Well, as much as I used to dislike CSI: Miami, I now like it. But I have a good excuse! It's hard to get very many stations here at CofO and one of the few I can get it CBS. And Miami is the only show I can get in on Mondays (other than 7th Heaven).


----------



## angelle myst (Oct 27, 2003)

Well i guess you gotta take what you're given!

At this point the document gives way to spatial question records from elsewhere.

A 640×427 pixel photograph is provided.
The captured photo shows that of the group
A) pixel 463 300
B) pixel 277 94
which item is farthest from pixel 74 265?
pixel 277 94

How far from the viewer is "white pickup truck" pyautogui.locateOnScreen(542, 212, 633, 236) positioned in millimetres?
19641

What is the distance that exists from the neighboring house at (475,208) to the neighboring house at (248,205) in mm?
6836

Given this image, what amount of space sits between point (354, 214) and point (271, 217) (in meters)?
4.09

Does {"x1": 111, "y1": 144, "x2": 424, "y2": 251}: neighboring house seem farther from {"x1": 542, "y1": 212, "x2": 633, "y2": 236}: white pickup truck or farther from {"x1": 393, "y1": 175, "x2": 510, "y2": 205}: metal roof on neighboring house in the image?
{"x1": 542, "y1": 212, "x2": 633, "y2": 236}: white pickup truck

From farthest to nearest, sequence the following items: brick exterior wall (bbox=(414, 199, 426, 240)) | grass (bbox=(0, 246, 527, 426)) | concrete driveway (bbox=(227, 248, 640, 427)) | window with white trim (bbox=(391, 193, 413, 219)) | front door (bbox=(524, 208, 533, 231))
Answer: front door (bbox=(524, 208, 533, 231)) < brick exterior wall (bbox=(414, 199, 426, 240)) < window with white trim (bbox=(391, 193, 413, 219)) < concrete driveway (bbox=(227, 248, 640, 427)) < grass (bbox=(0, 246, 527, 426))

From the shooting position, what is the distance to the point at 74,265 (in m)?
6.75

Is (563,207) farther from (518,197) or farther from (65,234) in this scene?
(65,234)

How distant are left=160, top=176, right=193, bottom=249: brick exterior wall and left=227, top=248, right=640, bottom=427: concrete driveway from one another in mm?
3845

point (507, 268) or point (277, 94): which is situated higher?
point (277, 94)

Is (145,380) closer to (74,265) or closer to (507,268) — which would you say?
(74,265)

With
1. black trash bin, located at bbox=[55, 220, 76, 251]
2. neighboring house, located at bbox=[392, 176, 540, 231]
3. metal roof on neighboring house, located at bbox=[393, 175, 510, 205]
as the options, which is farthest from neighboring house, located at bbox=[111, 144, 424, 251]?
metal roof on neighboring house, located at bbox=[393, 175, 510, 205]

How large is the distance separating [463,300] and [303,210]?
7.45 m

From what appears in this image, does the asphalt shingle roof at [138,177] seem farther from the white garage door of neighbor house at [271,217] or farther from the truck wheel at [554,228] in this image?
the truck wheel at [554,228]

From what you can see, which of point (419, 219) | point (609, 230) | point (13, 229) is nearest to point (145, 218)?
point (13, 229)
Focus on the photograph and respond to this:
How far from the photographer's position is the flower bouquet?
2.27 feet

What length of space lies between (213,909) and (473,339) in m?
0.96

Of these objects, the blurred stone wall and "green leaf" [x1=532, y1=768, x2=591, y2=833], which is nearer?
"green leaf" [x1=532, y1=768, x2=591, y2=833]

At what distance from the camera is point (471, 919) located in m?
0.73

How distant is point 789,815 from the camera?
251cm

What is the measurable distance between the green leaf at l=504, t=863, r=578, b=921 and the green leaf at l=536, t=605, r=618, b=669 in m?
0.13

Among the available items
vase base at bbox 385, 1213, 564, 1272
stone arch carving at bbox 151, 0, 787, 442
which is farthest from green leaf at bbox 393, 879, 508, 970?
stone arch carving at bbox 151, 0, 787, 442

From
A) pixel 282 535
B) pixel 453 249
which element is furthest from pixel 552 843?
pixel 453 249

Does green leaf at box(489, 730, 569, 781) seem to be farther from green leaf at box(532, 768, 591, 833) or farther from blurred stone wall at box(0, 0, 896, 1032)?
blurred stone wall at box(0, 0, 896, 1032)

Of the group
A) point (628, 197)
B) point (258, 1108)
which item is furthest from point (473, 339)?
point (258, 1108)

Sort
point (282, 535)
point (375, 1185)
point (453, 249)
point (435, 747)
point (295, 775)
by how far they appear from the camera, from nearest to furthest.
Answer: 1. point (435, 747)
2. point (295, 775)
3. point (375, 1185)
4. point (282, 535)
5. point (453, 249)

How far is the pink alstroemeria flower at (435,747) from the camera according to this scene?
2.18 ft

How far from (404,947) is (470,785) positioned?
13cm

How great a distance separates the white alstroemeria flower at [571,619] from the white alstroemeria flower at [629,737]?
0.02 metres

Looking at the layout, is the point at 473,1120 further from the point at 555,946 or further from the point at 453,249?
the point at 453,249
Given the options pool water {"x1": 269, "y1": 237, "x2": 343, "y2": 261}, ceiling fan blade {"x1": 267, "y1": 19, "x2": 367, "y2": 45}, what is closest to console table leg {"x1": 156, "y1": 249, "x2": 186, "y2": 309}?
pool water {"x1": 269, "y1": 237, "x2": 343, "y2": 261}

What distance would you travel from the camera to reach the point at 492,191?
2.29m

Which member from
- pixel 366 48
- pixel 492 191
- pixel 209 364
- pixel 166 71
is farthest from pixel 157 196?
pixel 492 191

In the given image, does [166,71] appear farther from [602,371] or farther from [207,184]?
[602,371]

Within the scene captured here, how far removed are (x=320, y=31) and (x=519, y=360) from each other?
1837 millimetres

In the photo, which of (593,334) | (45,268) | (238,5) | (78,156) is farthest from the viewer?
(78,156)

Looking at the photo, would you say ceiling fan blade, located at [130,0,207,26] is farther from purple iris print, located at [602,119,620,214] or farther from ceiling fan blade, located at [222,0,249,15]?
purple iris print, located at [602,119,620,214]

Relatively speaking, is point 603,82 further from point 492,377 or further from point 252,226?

My main "problem" with Miami is Horatio, i can't help but compare him to Grissom, and he just really doesn't compare! But saying that, i've only seen bits of two eps so i haven't really given him/it much of a chance...


----------



## tokyogirl (Oct 29, 2003)

personally i think david caruso (horatio) is a brilliant actor.  now he was dumb for leaving nypd blue after only 1 season, but that's neither here nor there...


----------



## angelle myst (Nov 16, 2003)

Argh, i've really gotten into CSI:Miami this past week!  I didn't want to, but i have! Horatio is really growing on me  it's sort of weird seeing so much sunlight with them being the day shift!

Back to CSI:LV, i made some G/S wallpaper and made my first G/S vid - all here.


----------



## Tapestry_03 (Nov 16, 2003)

Now you're getting the point. I don't like it, but it's addictive.  Drat! H is a pretty awesome guy, but no Grissom; he just lacks a certain....hmm.....natural intellectual superiority (?).

Aww! I can't believe you used that pic! It's so cute, angelle myst. Now I'm going to have to de-BillyBoyd my computer and make it CSI. What does the second one-This Moment-say? I can't read it. 

Okay, I'm just trying to get this all straight for once. I didn't watch for the first season (maybe even second). So, as I understand it, Grissom is in love with Sara, right? I'm not stupid or slow, but I just wanna check for certain.


----------



## angelle myst (Nov 16, 2003)

Ah, the question of the moment. Ok, so everyone knows Sara has a thing for Grissom, non G/Sers call it a crush, us G/Sers call it "feelings" *g*. Now Grissom is the enigma, he flirts with her, and he gives off signals, and they have amazing *amazing* chemistry, but he hasn't made his move. But that's Grissom for ya, the eternal puzzle.

Now i'm gonna share something that's been on LJ (Livejournal where i hang out) for a few days, and since i figured if you weren't much a part of the online CSI fandom, you wouldn't have read these. The following links are to *major major spoilers* for ep 4x12, which is in like 5 or so eps. I'm not giving anything away, you can either read them or you don't, but they are major spoilers - go here first and then here.

I'll just tell you, if you're anything like me - they are very much worth reading.

And both wallpapers are the same, they're just different sizes for different screen resolutions 

_Drat! H is a pretty awesome guy, but no Grissom; he just lacks a certain....hmm.....natural intellectual superiority (?)._

Yeah i think that's what i like about him, he's very intelligent, but he doesn't have that kind of "i know everything" vibe that Grissom has. It works for Grissom, but for Horatio, well i think *his* personality suits *him*, if you know what i mean.


----------



## tokyogirl (Sep 14, 2004)

miami wouldn't have been as good as it is if they had tried to make horatio into a mini-grissom.  it works better this way.

also, what do you guys think about the new csi: new york (even though it hasn't started yet)


----------



## Mariel (Sep 14, 2004)

I'm looking forward to New York CSI too.  And I like Gary Sinese too 
:blpaw:


----------



## tokyogirl (Sep 16, 2004)

me 2!   he's awesome!


----------



## Steffi (Feb 2, 2005)

Saw CSI Miami last night, it was the link to CSI New York.  Looks like another brilliant show and with GARY SINESE ..... can't wait 'til saturday.:smokin:


----------



## immortalem (Feb 2, 2005)

I love all the CSI, especially the original one.


----------